Figure 9. FESEM images of Eu-doped ZnS nanoparticles. Images (a) to (d) correspond to FESEM micrograms with lower magnification (x50K) for samples EZ1 (1 at% Eu-doped ZnS), EZ3 (3 at% Eu-doped ZnS), EZ5 (5 at% Eu-doped ZnS) and EZ7 (7 at% Eu-doped ZnS), respectively. Images (e) to (h) are magnified (x100K) views of the FESEM images of EZ1 to EZ7, respectively.

Figure 10. Histogram to show the particle size distribution obtained from FESEM micrographs of all Eu-doped ZnS samples. Fig. (a), (b), (c), and (d) correspond to the samples EZ1, EZ3, EZ5 and EZ7. The average particle varies from within 7.62–8.57 nm. The histograms depict an increase in particle size with increases in Eu doping percentage.

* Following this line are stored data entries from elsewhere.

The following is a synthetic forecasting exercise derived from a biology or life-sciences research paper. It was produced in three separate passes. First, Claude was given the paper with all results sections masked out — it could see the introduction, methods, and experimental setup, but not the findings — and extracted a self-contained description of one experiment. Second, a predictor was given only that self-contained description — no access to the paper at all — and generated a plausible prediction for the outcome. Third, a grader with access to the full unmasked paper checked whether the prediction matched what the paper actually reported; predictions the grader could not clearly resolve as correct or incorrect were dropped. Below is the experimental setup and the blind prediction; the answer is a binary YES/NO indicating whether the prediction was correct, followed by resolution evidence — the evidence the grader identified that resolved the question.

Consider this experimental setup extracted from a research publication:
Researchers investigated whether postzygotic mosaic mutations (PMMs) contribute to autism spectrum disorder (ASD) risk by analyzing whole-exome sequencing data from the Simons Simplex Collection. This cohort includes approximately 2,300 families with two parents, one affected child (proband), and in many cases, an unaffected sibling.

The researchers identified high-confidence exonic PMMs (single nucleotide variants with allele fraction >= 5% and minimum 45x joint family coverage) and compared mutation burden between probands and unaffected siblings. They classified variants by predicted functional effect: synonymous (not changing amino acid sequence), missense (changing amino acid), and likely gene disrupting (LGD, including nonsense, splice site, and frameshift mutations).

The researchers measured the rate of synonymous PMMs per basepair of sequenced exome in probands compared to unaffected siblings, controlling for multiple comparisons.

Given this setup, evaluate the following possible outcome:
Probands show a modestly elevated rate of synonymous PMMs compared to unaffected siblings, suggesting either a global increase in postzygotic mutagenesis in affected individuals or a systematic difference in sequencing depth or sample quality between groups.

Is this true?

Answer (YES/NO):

Figure 11. Change in particle size and band gap with Eu doping percentage. Here, the particle sizes calculated from the FESEM distribution are considered.

Conclusion

Eu-doped ZnS NPs (1, 3, 5 and 7 at.%) were obtained successfully by sol-gel co-precipitation. The XRD confirms the zinc blend phase of ZnS and particle sizes obtained by Scherrer equation lie in the range of 5.0 to 7.2 nm. Such Eu-doped ZnS NPs show a band gap decrement at higher level of doping. Both the UV and visible emission peaks are observed in the photoluminescence emission spectra whose origins are mostly based on several defect states. Random-shaped particle-like structures that effectively have a persistent reduction of size are seen in FESEM. The particle size is found to govern the band gap at higher doping levels. Hence, it can be concluded that Eu doping in ZnS impacts the morphology of NPs which eventually affects the band gap.

Acknowledgments

The authors acknowledge Central Analytical Facility (CAF), MUJ, for UV–Vis, FTIR and PL measurements. Sophisticated Analytical Instrumentation Facility (SAIF) of MUJ, India, for FESEM measurements, is also duly acknowledged. Priyanka Kumari thankfully acknowledges the financial support in the form of Ramdas Pai Scholarship awarded by Manipal University Jaipur (MUJ).

Disclosure statement

No potential conflict of interest was reported by the authors.